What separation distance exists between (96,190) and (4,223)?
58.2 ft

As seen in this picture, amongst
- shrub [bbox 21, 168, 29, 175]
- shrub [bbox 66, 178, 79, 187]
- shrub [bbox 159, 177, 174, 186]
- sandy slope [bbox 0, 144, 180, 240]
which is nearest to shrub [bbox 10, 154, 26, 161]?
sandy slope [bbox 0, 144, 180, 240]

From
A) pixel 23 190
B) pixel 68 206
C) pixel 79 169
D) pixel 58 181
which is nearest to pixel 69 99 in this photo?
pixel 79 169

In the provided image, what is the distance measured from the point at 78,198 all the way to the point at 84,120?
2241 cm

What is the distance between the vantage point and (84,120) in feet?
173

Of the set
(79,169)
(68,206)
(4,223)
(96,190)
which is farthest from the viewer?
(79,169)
---
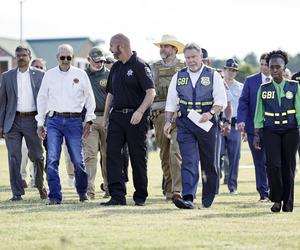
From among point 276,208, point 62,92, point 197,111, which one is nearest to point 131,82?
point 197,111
--
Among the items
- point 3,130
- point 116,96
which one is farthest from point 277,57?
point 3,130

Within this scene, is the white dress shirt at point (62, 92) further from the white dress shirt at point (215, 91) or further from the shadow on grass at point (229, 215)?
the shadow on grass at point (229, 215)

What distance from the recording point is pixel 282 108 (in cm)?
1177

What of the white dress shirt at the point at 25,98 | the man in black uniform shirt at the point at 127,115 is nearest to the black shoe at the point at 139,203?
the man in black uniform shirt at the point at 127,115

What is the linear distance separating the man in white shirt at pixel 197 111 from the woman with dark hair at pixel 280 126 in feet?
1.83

- Request: Please return every line of the listing above that contains the word "white".

- Answer below:
Within this scene, is the white dress shirt at point (62, 92) further from the white dress shirt at point (215, 91) or further from the shadow on grass at point (229, 215)?
What of the white dress shirt at the point at 25,98 | the man in black uniform shirt at the point at 127,115 is nearest to the black shoe at the point at 139,203?
What is the linear distance separating the man in white shirt at pixel 197 111 from the woman with dark hair at pixel 280 126 in feet?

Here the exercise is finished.